Sixth-graders to move to Baker Elementary
By Jordan Cohen
VIENNA — With the closing of Neal Middle School, a certainty at the conclusion of the current school year, the Mathews board of education has decided to replace the building by adding trailers and moving the sixth grade to Baker Elementary.
Neal, which is nearly 90 years old, has deteriorated rapidly, and a state inspector said one of two boilers in the building is unsafe, according to Superintendent Lee Seiple.
The building currently houses more than 200 sixth-, seventh- and eighth-graders.
The superintendent offered the board four options to consider including the use of classrooms at several nearby churches and realigning some of the grades in the other elementary buildings. Several board members and some of the building principals voiced concerns that some of the options would create such issues as adequate restrooms, administrative staffing and kitchen availability.
Under the option the board accepted, two or three classroom trailers would be purchased and placed in the proximity of the high school.
“It costs $80,000 for new trailers and $20,000 to install, but I’m hoping we can find some used ones for $24,000 each,” Seiple said.
“I don’t see any other viable option,” said Ken Wallace, board president.
One possibility not on the superintendent’s option list was resubmission of a bond issue for new school construction. A $22.5 million issue was soundly defeated in last November’s election, and Seiple said previously he did not detect any interest from board members in resubmitting it so soon to the voters.
Earlier in the meeting, the board voted to submit its five-year operating levy for a reduced amount of 7.8 mills in the May 4 election. The issue replaces the previous levy of 7.9 mills.
Mathews faces other costs related to the Neal closing.
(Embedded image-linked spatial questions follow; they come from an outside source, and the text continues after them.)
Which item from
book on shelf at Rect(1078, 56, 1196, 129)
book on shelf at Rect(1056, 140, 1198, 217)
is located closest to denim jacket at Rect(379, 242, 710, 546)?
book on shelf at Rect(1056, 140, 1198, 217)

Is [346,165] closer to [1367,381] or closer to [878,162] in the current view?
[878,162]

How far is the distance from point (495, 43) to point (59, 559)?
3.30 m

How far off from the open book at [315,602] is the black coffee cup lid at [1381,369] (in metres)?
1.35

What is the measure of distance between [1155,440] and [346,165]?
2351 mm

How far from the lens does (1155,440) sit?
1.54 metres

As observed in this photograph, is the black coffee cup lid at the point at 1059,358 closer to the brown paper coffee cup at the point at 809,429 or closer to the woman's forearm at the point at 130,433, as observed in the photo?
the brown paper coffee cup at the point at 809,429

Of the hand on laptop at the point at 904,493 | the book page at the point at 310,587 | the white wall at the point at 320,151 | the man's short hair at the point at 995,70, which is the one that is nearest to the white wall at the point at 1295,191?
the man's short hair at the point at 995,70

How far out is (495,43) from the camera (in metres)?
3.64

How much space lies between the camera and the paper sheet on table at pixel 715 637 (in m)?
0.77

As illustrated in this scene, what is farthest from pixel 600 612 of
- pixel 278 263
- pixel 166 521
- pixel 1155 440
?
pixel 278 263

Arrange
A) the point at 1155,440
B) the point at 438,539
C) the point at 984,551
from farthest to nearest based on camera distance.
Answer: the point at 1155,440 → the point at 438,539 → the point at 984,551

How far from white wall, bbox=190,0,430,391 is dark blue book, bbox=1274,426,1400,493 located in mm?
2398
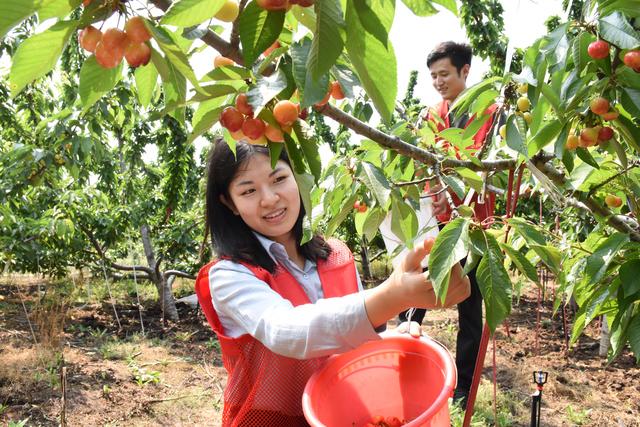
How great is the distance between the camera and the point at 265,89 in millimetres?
561

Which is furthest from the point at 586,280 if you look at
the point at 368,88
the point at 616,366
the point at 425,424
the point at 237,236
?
the point at 616,366

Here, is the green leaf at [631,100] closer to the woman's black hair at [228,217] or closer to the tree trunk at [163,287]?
the woman's black hair at [228,217]

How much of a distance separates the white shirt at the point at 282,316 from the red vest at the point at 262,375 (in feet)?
0.12

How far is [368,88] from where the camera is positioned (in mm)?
488

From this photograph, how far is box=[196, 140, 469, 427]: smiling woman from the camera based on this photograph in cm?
102

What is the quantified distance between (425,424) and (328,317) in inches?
9.8

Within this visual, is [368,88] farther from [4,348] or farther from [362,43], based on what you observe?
[4,348]

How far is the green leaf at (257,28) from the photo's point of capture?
1.57ft

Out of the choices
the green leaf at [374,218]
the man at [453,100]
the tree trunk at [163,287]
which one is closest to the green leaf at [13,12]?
the green leaf at [374,218]

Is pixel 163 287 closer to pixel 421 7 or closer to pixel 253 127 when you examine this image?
pixel 253 127

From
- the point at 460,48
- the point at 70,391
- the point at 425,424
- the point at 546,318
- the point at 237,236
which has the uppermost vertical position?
the point at 460,48

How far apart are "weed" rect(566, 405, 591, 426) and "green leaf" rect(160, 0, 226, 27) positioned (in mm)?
2941

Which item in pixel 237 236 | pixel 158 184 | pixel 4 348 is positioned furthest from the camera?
pixel 158 184

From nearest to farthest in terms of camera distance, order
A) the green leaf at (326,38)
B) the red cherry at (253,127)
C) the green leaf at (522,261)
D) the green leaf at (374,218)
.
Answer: the green leaf at (326,38)
the red cherry at (253,127)
the green leaf at (522,261)
the green leaf at (374,218)
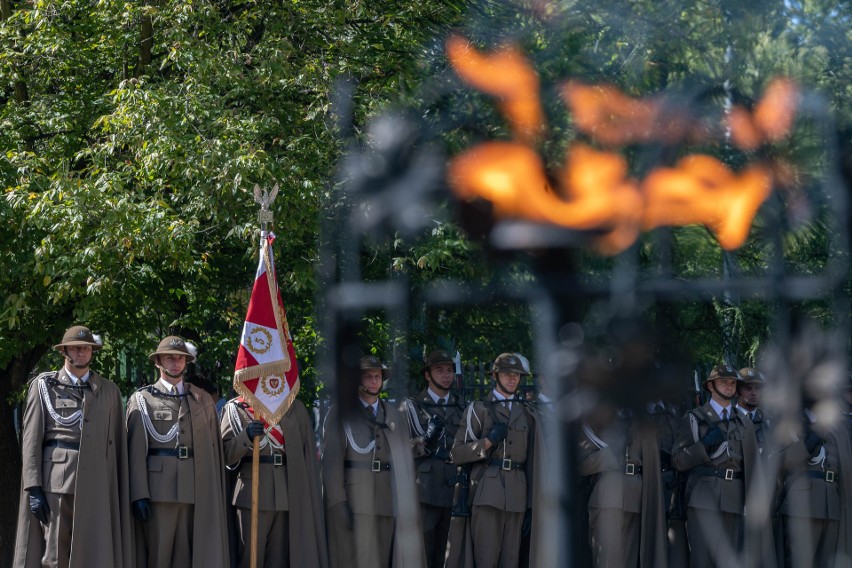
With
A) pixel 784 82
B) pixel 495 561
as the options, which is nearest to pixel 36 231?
pixel 495 561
Seiple said the Environmental Protection Agency has ordered the district to install a new septic system for the high school, especially since classroom trailers will be added to the site.
“We got a delay because of the bond issue, but the EPA is not going to let us go any longer,” the superintendent said.
None of the speakers suggested keeping Neal open.
“It’s a foregone conclusion it will have to be closed,” said George Garrett, Neal principal.
Board members said they expect to have other special meetings and work sessions due to the number of issues that remain to be resolved, such as zoning, sanitation and staffing.